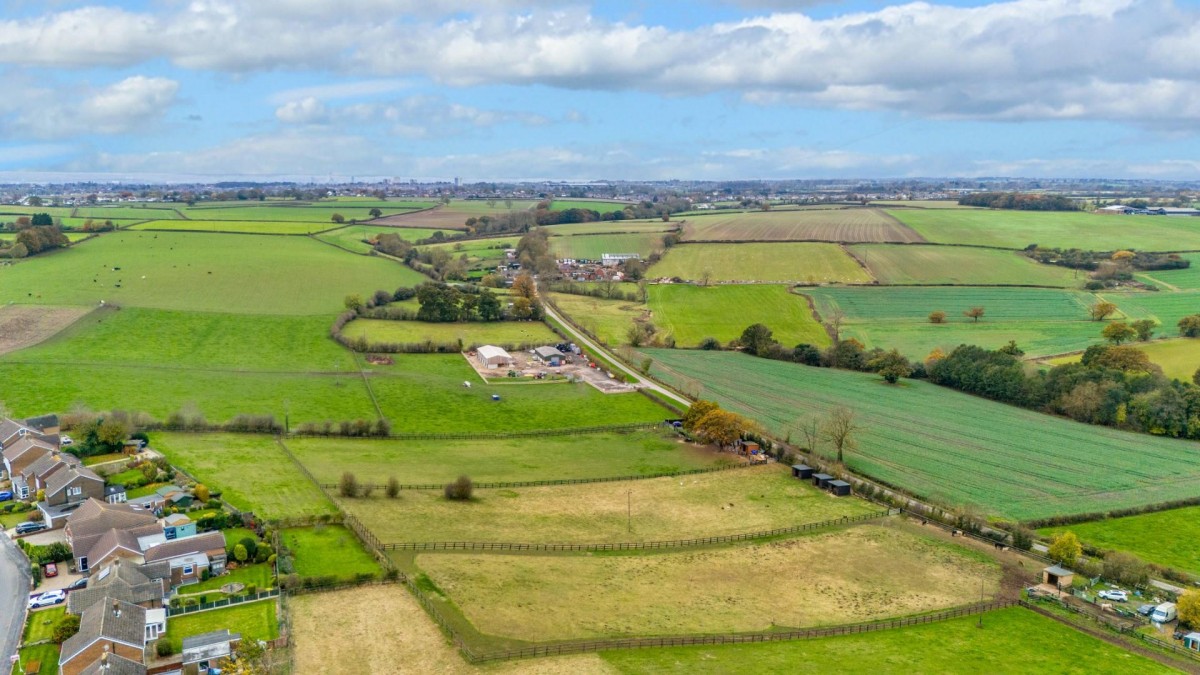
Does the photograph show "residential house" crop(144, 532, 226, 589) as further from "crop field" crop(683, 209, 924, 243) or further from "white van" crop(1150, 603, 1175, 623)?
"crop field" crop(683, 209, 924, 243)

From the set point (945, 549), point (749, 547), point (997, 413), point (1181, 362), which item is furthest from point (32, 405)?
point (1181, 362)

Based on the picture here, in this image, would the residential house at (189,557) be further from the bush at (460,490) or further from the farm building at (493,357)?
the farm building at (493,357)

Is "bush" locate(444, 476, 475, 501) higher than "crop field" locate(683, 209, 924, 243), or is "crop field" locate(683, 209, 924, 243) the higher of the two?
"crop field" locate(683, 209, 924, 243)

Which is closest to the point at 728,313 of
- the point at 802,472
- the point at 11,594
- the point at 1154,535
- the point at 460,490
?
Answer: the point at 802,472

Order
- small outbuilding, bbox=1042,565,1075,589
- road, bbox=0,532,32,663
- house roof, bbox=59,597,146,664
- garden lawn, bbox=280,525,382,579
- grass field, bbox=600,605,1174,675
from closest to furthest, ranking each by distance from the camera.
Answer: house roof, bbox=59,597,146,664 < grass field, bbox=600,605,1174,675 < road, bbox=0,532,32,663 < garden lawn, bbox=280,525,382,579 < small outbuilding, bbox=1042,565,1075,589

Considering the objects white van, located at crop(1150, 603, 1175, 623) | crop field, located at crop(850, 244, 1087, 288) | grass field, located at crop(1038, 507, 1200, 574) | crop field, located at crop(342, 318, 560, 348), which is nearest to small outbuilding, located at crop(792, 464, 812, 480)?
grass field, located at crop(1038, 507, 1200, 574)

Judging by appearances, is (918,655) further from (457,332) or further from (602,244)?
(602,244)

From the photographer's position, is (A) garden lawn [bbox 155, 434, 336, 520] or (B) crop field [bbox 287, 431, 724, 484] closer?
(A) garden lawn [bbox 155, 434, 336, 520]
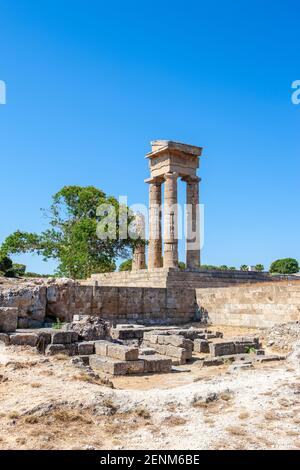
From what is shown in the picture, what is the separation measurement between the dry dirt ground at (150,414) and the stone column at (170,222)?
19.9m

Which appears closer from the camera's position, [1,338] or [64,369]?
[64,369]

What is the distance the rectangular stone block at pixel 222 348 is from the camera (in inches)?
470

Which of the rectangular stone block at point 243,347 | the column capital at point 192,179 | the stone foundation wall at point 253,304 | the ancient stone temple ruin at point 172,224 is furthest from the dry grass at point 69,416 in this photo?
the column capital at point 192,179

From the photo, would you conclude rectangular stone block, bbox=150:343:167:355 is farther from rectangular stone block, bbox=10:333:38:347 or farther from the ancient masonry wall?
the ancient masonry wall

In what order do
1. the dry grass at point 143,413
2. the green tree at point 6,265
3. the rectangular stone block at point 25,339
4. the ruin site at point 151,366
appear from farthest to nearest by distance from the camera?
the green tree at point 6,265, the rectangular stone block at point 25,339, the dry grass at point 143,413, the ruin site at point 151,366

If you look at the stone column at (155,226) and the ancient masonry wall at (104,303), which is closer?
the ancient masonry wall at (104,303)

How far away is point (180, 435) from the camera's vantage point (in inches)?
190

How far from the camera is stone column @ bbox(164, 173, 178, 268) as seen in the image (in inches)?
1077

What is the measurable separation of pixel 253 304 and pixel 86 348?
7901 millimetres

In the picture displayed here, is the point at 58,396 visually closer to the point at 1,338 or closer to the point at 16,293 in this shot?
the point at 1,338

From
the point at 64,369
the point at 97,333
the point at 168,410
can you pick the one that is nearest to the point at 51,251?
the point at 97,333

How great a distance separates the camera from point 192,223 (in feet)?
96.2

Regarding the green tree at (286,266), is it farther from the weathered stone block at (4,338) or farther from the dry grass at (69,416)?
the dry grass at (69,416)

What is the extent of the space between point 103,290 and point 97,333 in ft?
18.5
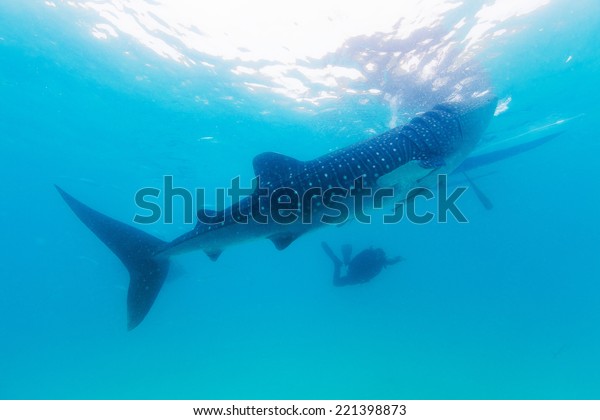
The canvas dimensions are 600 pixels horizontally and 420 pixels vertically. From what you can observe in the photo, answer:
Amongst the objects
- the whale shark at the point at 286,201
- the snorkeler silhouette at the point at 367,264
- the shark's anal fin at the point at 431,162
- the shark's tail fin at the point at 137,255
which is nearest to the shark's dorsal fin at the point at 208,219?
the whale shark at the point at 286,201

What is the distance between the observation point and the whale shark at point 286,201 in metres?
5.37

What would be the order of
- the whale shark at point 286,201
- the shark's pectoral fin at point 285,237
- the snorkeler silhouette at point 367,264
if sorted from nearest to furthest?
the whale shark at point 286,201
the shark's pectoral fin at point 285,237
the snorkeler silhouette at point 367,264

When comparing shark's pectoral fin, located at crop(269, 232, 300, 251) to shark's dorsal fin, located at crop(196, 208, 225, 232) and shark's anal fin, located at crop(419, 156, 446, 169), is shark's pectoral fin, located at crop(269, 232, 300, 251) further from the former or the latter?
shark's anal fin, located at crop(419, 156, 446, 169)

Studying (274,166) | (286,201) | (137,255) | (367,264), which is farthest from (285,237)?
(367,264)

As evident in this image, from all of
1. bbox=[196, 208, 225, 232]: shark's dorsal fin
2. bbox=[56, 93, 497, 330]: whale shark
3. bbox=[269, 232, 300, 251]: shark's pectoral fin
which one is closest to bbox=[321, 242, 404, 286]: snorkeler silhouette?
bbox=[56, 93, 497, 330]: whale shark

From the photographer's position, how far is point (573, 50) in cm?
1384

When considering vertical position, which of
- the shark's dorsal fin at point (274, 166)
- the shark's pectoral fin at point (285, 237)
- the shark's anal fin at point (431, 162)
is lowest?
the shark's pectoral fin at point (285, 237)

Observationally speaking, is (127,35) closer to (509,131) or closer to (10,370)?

## [WHAT THE EXERCISE ASKS]
Without the pictures, write out every entry precisely as it appears.

## [THE REPLY]
Does the photograph show "residential house" crop(144, 532, 226, 589) as further from "crop field" crop(683, 209, 924, 243) or further from "white van" crop(1150, 603, 1175, 623)?
"crop field" crop(683, 209, 924, 243)

From the set point (945, 549), point (749, 547), point (997, 413), point (1181, 362), which item is furthest from point (32, 405)?
point (1181, 362)

Based on the picture here, in this image, would the residential house at (189,557) be further from the bush at (460,490) or further from the farm building at (493,357)?
the farm building at (493,357)

Is "bush" locate(444, 476, 475, 501) higher than "crop field" locate(683, 209, 924, 243), or is "crop field" locate(683, 209, 924, 243) the higher of the two?
"crop field" locate(683, 209, 924, 243)

Which is closest to the point at 728,313 of
- the point at 802,472
- the point at 11,594
- the point at 1154,535
- the point at 460,490
?
Answer: the point at 802,472

Order
- small outbuilding, bbox=1042,565,1075,589
- road, bbox=0,532,32,663
- house roof, bbox=59,597,146,664
- garden lawn, bbox=280,525,382,579
- grass field, bbox=600,605,1174,675
from closest to furthest, ranking each by distance from the camera.
Answer: house roof, bbox=59,597,146,664 < grass field, bbox=600,605,1174,675 < road, bbox=0,532,32,663 < garden lawn, bbox=280,525,382,579 < small outbuilding, bbox=1042,565,1075,589

Considering the objects white van, located at crop(1150, 603, 1175, 623) | crop field, located at crop(850, 244, 1087, 288) | grass field, located at crop(1038, 507, 1200, 574) | crop field, located at crop(342, 318, 560, 348), which is nearest to small outbuilding, located at crop(792, 464, 812, 480)?
grass field, located at crop(1038, 507, 1200, 574)

Judging by appearances, is (918,655) further from (457,332) or further from (602,244)?
(602,244)

From the photographer's position, is (A) garden lawn [bbox 155, 434, 336, 520] or (B) crop field [bbox 287, 431, 724, 484] closer?
(A) garden lawn [bbox 155, 434, 336, 520]
From what is shown in the picture, what is the separation measurement between the dry dirt ground at (150,414) and the stone column at (170,222)?
19.9m

Which appears closer from the camera's position, [1,338] or [64,369]?
[64,369]

What is the distance the rectangular stone block at pixel 222 348 is from the camera (in inches)?
470

Which of the rectangular stone block at point 243,347 | the column capital at point 192,179 | the stone foundation wall at point 253,304 | the ancient stone temple ruin at point 172,224 is furthest from the dry grass at point 69,416 in this photo?
the column capital at point 192,179

From the photo, would you conclude rectangular stone block, bbox=150:343:167:355 is farther from rectangular stone block, bbox=10:333:38:347 or farther from the ancient masonry wall?
the ancient masonry wall

In what order do
1. the dry grass at point 143,413
2. the green tree at point 6,265
3. the rectangular stone block at point 25,339
4. the ruin site at point 151,366
appear from farthest to nearest by distance from the camera?
the green tree at point 6,265, the rectangular stone block at point 25,339, the dry grass at point 143,413, the ruin site at point 151,366

If you look at the stone column at (155,226) and the ancient masonry wall at (104,303), which is closer?
the ancient masonry wall at (104,303)

How far away is point (180, 435) from the camera's vantage point (in inches)?
190

How far from the camera is stone column @ bbox(164, 173, 178, 268) as seen in the image (in inches)?
1077

What is the measurable separation of pixel 253 304 and pixel 86 348?
7901 millimetres

In the picture displayed here, is the point at 58,396 visually closer to the point at 1,338 or closer to the point at 16,293 in this shot?
the point at 1,338

From
the point at 64,369
the point at 97,333
the point at 168,410
can you pick the one that is nearest to the point at 51,251?
the point at 97,333

How great a distance separates the camera from point 192,223 (in feet)?
96.2

Regarding the green tree at (286,266), is it farther from the weathered stone block at (4,338) or farther from the dry grass at (69,416)?
the dry grass at (69,416)

What is the extent of the space between point 103,290 and point 97,333 in ft?
18.5
The canvas dimensions are 600 pixels horizontally and 420 pixels vertically. From what you can observe in the photo, answer:
Amongst the objects
- the whale shark at the point at 286,201
- the snorkeler silhouette at the point at 367,264
- the shark's anal fin at the point at 431,162
- the shark's tail fin at the point at 137,255
which is nearest to the shark's dorsal fin at the point at 208,219?
the whale shark at the point at 286,201

What is the distance between the observation point and the whale shark at point 286,201 in metres?
5.37

What would be the order of
- the whale shark at point 286,201
- the shark's pectoral fin at point 285,237
- the snorkeler silhouette at point 367,264
if sorted from nearest to furthest?
the whale shark at point 286,201
the shark's pectoral fin at point 285,237
the snorkeler silhouette at point 367,264

When comparing shark's pectoral fin, located at crop(269, 232, 300, 251) to shark's dorsal fin, located at crop(196, 208, 225, 232) and shark's anal fin, located at crop(419, 156, 446, 169), is shark's pectoral fin, located at crop(269, 232, 300, 251) further from the former or the latter?
shark's anal fin, located at crop(419, 156, 446, 169)

Studying (274,166) | (286,201) | (137,255) | (367,264), which is farthest from (285,237)?
(367,264)

As evident in this image, from all of
1. bbox=[196, 208, 225, 232]: shark's dorsal fin
2. bbox=[56, 93, 497, 330]: whale shark
3. bbox=[269, 232, 300, 251]: shark's pectoral fin
which one is closest to bbox=[321, 242, 404, 286]: snorkeler silhouette?
bbox=[56, 93, 497, 330]: whale shark

From the photographer's position, how far is point (573, 50) in cm?
1384

When considering vertical position, which of
- the shark's dorsal fin at point (274, 166)
- the shark's pectoral fin at point (285, 237)
- the shark's anal fin at point (431, 162)
is lowest?
the shark's pectoral fin at point (285, 237)

Observationally speaking, is (127,35) closer to (509,131) or closer to (10,370)?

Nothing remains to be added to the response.